Source extract:
::::::::

2.2 check_replica_identity(source_oid)

/// Check if a source table has adequate REPLICA IDENTITY for logical decoding.
///
/// Returns true if REPLICA IDENTITY is DEFAULT (has PK) or FULL.
/// Returns false if NOTHING or if using an index that doesn't cover
/// all needed columns.
pub fn check_replica_identity(source_oid: pg_sys::Oid) -> Result<bool, PgTrickleError> {
    let identity = Spi::get_one_with_args::<String>(
        "SELECT CASE relreplident \
           WHEN 'd' THEN 'default' \
           WHEN 'f' THEN 'full' \
           WHEN 'n' THEN 'nothing' \
           WHEN 'i' THEN 'index' \
         END FROM pg_class WHERE oid = $1",
        &[source_oid.into()],
    )?.unwrap_or_else(|| "nothing".into());

    // 'default' works if the table has a PK (which we already check)
    // 'full' always works
    // 'nothing' doesn't provide OLD values for UPDATE/DELETE
    // 'index' may work but needs further validation
    Ok(identity == "default" || identity == "full")
}

2.3 Files modified

File Changes
src/cdc.rs Add can_use_logical_replication(), check_replica_identity()

2.4 Testing

  • Unit test: Mock wal_level detection
  • E2E test: Verify returns false when wal_level = replica
  • E2E test: Verify returns true when wal_level = logical and slots available

Phase 3: WAL Decoder Background Worker ✅ (~1–2 weeks)

Goal: Implement a background worker that decodes WAL changes and writes them into the existing buffer table schema.

This is the most complex phase.

3.1 Register a WAL decoder worker

Add to src/scheduler.rs or a new src/wal_decoder.rs:

/// Register a WAL decoder background worker for a specific source table.
///
/// The worker creates a logical replication slot, starts streaming changes,
/// and writes decoded rows into pgtrickle_changes.changes_<oid> using the
/// same typed-column schema as the trigger-based CDC.
pub fn register_wal_decoder_worker(source_oid: u32, slot_name: &str) {
    BackgroundWorkerBuilder::new(&format!("pg_trickle WAL decoder {}", source_oid))
        .set_function("pg_trickle_wal_decoder_main")
        .set_library("pg_trickle")
        .enable_spi_access()

::::::::

Set of tasks:
1 - Decide whether each statement below agrees with the pg_trickle excerpt. Answer yes or no for each, and quote the words of the excerpt that settle it. (a) check_replica_identity returns true when REPLICA IDENTITY is FULL. (b) A REPLICA IDENTITY of 'nothing' provides OLD values for UPDATE and DELETE. (c) Phase 3 is called the simplest phase.
2 - Reproduce the passage of the pg_trickle excerpt from "2.4 Testing" up to and including "buffer table schema.".
3 - In the pg_trickle excerpt, which file gains can_use_logical_replication() and check_replica_identity()?

Source excerpt:
::::::::

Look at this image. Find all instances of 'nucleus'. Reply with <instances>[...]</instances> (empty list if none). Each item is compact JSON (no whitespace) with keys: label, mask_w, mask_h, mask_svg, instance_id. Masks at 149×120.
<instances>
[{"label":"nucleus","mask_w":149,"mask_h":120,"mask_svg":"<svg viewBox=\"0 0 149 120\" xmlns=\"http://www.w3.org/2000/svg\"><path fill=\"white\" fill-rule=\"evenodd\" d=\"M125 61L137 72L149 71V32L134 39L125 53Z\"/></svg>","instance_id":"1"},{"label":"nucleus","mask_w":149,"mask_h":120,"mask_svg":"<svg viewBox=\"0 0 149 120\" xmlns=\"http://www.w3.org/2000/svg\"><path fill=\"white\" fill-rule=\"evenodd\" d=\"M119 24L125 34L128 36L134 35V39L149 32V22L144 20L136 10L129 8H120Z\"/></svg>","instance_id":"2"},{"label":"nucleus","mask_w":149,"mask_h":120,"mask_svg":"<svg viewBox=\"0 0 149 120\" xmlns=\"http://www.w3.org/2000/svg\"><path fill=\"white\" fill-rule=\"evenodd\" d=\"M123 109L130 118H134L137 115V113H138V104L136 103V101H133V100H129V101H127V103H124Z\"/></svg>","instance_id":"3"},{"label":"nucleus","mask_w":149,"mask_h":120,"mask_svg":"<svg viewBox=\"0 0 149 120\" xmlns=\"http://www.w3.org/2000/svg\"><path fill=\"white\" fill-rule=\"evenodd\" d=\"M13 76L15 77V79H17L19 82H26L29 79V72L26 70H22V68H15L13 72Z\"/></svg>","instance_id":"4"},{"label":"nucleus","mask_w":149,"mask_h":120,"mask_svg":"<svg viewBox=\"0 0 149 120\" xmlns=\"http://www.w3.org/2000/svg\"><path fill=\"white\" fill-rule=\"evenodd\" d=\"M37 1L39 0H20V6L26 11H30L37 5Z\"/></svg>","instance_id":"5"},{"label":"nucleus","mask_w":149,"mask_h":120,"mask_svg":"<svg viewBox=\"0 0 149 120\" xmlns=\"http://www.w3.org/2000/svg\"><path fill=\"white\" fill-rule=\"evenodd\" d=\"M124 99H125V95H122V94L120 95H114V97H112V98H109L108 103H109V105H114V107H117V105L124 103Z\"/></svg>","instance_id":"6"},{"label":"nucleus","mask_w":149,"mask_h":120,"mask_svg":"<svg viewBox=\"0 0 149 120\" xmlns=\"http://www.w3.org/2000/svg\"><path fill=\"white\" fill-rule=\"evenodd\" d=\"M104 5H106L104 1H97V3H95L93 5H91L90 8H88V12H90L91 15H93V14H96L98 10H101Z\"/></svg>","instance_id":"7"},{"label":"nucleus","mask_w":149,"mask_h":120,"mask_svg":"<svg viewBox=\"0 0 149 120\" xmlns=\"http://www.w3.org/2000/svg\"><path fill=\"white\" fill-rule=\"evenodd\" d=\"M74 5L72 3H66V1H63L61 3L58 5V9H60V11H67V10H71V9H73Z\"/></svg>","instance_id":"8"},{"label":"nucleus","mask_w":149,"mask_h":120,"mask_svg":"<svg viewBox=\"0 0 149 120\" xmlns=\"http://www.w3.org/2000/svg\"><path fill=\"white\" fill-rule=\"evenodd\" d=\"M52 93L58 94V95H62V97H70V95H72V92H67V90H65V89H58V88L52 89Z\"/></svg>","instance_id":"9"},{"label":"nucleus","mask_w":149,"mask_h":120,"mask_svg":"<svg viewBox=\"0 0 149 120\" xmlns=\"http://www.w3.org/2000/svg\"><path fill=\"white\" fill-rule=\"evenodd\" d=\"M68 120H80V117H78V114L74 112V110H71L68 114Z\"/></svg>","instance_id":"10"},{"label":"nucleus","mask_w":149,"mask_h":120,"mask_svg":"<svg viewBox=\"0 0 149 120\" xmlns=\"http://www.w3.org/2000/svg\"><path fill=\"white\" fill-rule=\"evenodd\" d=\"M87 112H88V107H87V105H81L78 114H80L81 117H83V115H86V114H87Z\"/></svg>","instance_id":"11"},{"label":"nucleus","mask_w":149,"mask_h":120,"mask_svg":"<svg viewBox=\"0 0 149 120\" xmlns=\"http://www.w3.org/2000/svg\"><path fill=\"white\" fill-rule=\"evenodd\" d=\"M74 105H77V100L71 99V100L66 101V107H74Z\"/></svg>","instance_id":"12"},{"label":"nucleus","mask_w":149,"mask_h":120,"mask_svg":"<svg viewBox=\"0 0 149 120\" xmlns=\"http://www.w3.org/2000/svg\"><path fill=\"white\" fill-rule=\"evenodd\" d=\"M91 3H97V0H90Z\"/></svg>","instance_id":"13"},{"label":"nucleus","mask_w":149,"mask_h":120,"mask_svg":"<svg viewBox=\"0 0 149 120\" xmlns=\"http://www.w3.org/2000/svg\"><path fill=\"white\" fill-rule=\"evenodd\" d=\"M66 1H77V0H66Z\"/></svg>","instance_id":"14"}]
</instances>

::::::::

Results in order:
1 -
(a) Yes: "Returns true if REPLICA IDENTITY is DEFAULT (has PK) or FULL."
(b) No: "'nothing' doesn't provide OLD values for UPDATE/DELETE"
(c) No: "This is the most complex phase."

2 -
2.4 Testing

  • Unit test: Mock wal_level detection
  • E2E test: Verify returns false when wal_level = replica
  • E2E test: Verify returns true when wal_level = logical and slots available

Phase 3: WAL Decoder Background Worker ✅ (~1–2 weeks)

Goal: Implement a background worker that decodes WAL changes and writes them into the existing buffer table schema.

3 - src/cdc.rs